Henüz
ve sıkça; restoran ya da restaurantların dilimize girmediği, küçük olanın “Aşevi”
görece büyük ve profesyonel işletilenin “Lokanta” olarak
adlandırıldığı, ticari hayatın şimdiki ile kıyaslanamayacak kadar yerel ve
sınırlı olduğu bir dönemdir, söz konusu olan… Küçük işletmeler, aile
işletmeleri halinde organize olmuştur kasabalarda ve küçük olduğu kadar şirin
ve bir o kadar da samimidirler. Öyle yapmacık ve okullarda bile öğretilmeye
başlayan, müşteriyi yanıltmaya yönelik eda, tavır ve davranışlar yoktur. Devir;
ar etme, utanma ve aldatmama gibi insanı insan kılan çok önemli etmenlerin başat
olduğu hülasa namusun baş tacı edildiği devirdir. Daha o zamanlar hatırladığım
kadarı ile; hile, hurda ve desise varsa bile organize olmamış, örgütlü güç
haline gelmemiştir, daha doğrusu icat edilmemiştir. Vaktaki, cehalet ve kötülük
örgütlendi ve kurumsal yapıya dönüştü, yandım gülüm keten helva işte…
Aşhane
kültürü Orta Asya ülkelerinde devam etmekte olup uzun yıllar sonra tekrar
gezmek için 2019 yılında gittiğimiz Kazakistan ve Kırgızistan’da “Aşhana”

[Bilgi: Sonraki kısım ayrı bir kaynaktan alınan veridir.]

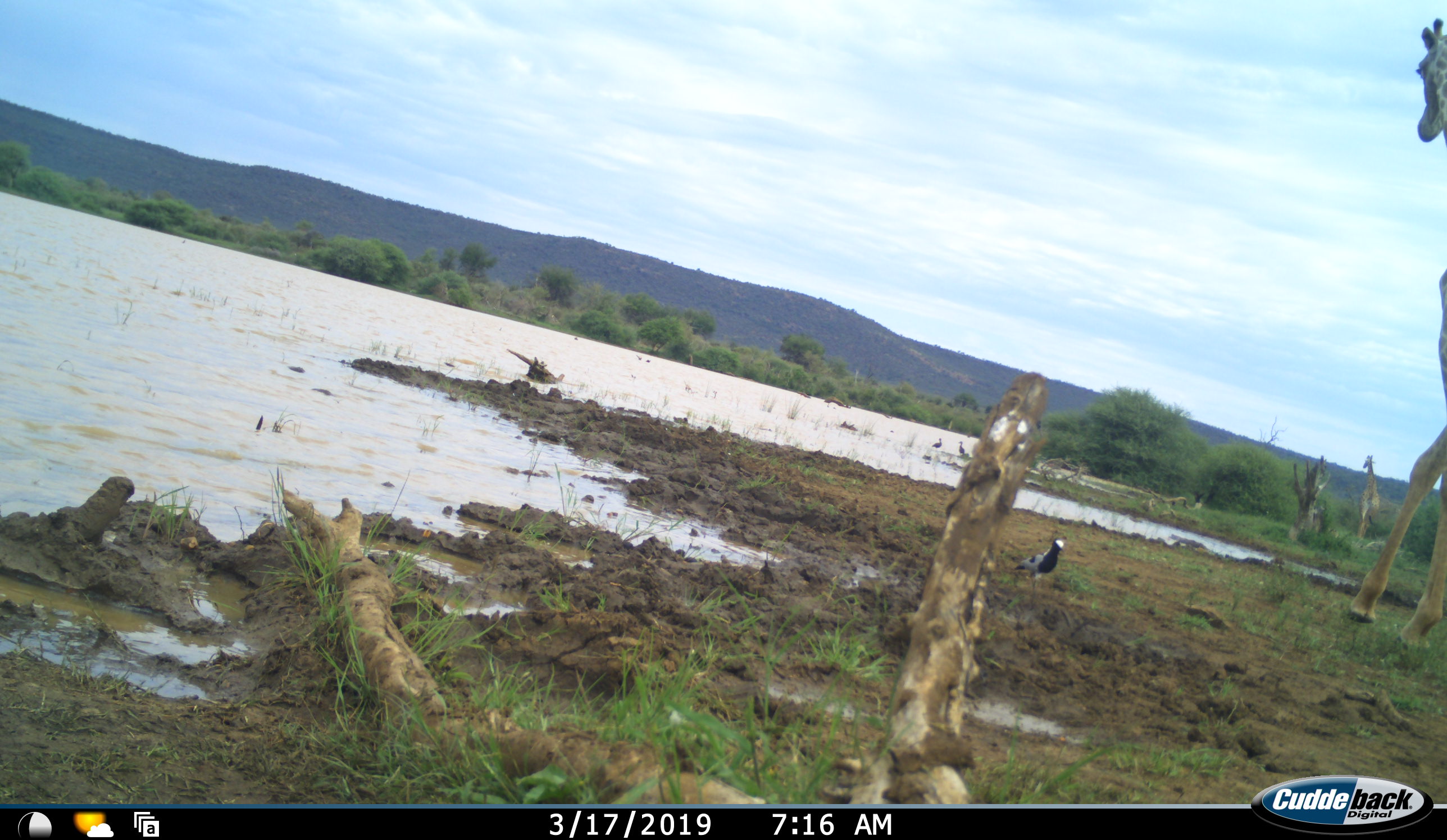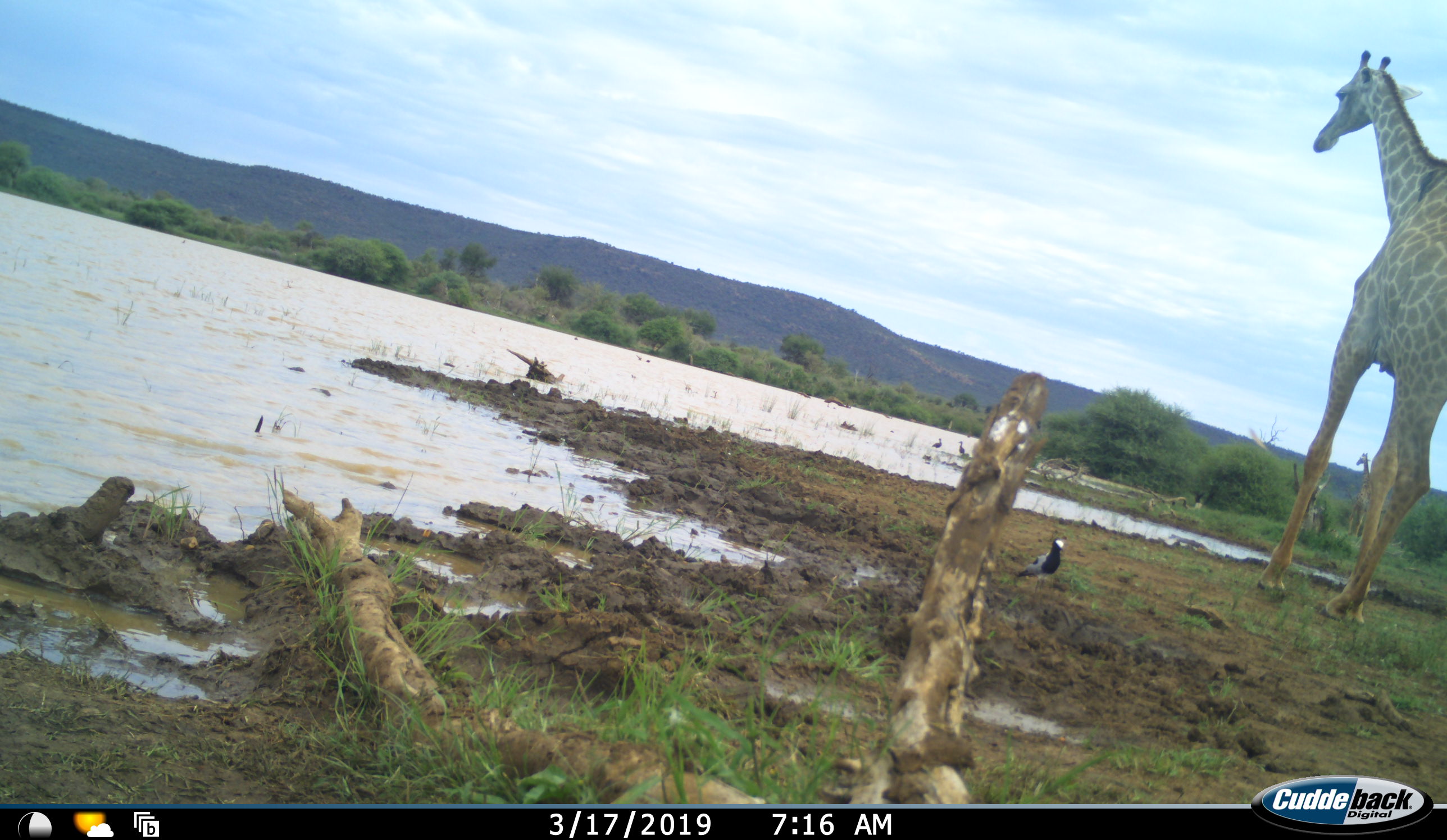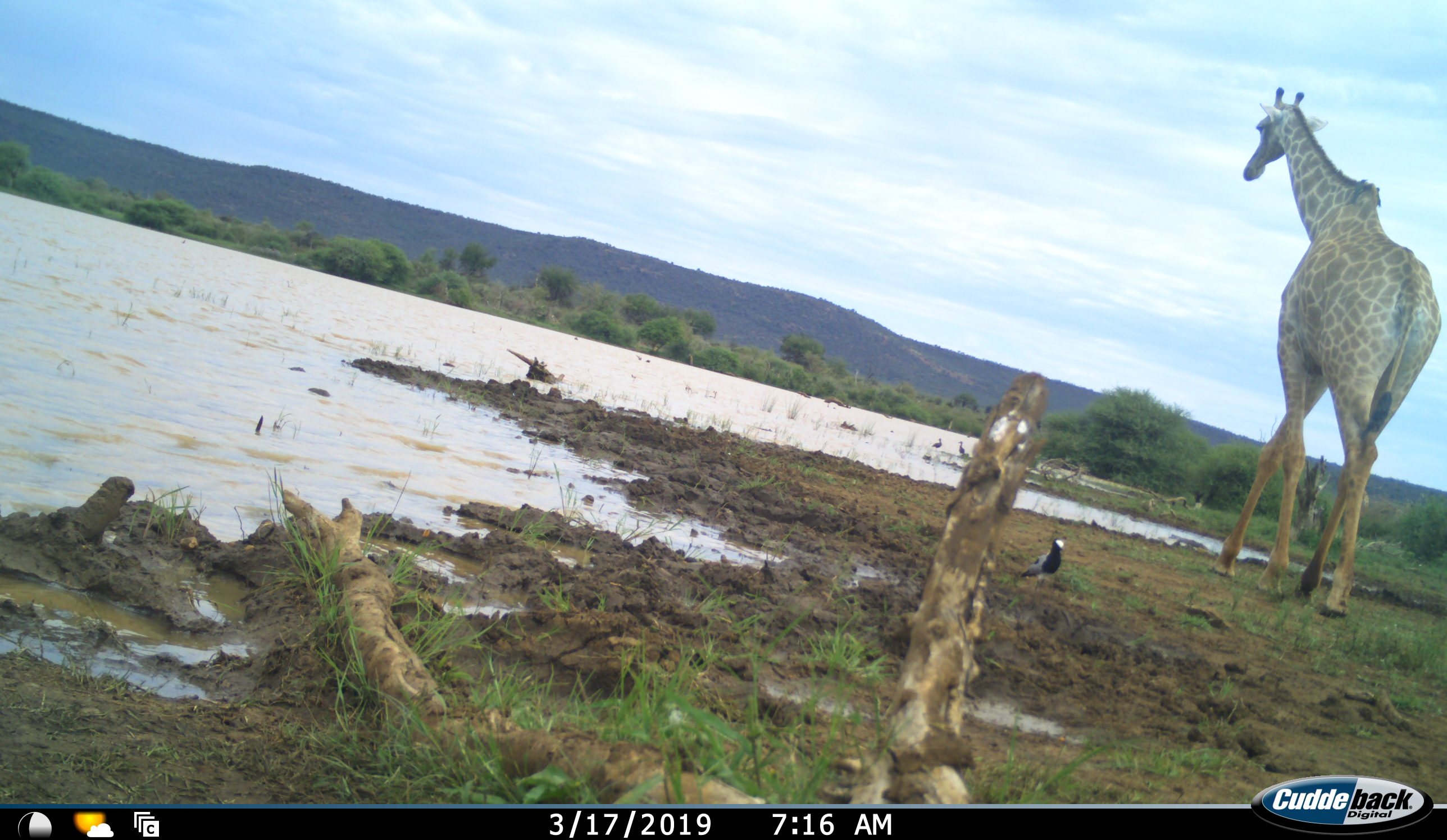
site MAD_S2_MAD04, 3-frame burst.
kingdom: Animalia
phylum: Chordata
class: Mammalia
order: Artiodactyla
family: Giraffidae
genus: Giraffa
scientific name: Giraffa camelopardalis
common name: giraffe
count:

levhalarını bir hayli sık gördük. Zaten hem Orhun Anıtlarında hem de Kutadgu
Bilig’te hem aş hem de aşçı olarak görünmektedir. Diğer taraftan bugün hala
Annem eğer dışarıda yemek yenilmesinden bahsedecekse, kesinlikle “aşçı” olarak
söyler ve burada kasıt kişi değil mekandır, bu da enteresandır. Nerede öğrendi
ve 86 yaşını devirdiği bu günlerde hala unutmadan nasıl tekrarlar o da bir başka
enteresan durumdur.
Çeşme
Çarşısının unutulmaz ve önemli esnaflarındandır, Esat ve Destan Kardeşler. Kardeşler,
ayrı ayrı ortalarına aldıkları bir balıkçı kayafının biri sağına biri soluna
yaklaşık aynı büyüklüklerde 2 aşevi açarlar. Her ikisi de birbirine çok benzer,
boy, kilo ve renk ve de görünüm farkı nerdeyse yoktur, hatta ben çocukluğumda
bu 2 büyüğümüzü birbirine karıştırır idim. Aslında bu uğraş ile bir geçmişleri
olmamasına rağmen, cesaret ve özgüven ve “tarladan kurtulma” ve de
özellikle “tütünden kurtulma” tutkuları ve planları kendilerini bu yönde
sürüklemiştir. Bir gün tarlada tütün dikilir iken tütün işinin zorluğu, Esat
Kadayıfçı’da yarattığı yorgunluk ve yılgınlık canına tak edince elinden çapayı
fırlatır ve babasına “ben artık tütün işi yapmayacağım” diye açıklar
durumu. Artık rahatlamıştır, niyet izah edilmiş, karar verilmiş, en azından ne
yapacağına dair olmasa bile ne yapmayacağına dair.
Artık
tarladan çıkılmış, Çeşme Çarşısının yolu tutulmuştur. Düşünülür, taşınılır,
istişare edilir, fikir alınır, sorulur, karar verilmiştir en nihayetinde. Artık,
gelecek, yemek pişirilip, yemek satılarak planlanacak ve geçim temin
edilecektir. Derhal bu minvalde hareket edilir. Dükkân kiralanır, bilahare de
satın alınır. Masa sandalye, çatal kaşık, tabak ve ilaveten ne gibi gereçler lazım
ise temin edilir. Düşünceler, planlar, beklentiler, hasletler ne idi benim
tabii ki bunları bilmem söz konusu değildir. Ancak çocukluğumuzda hatırladığım,
dükkânın önünde yemeklerin yer aldığı bir camekan, içeride 5 ya da 6 masa
sandalyeleri ile, zaman zaman da kaldırıma atılmış 1 ya da 2 masa ve sandalye.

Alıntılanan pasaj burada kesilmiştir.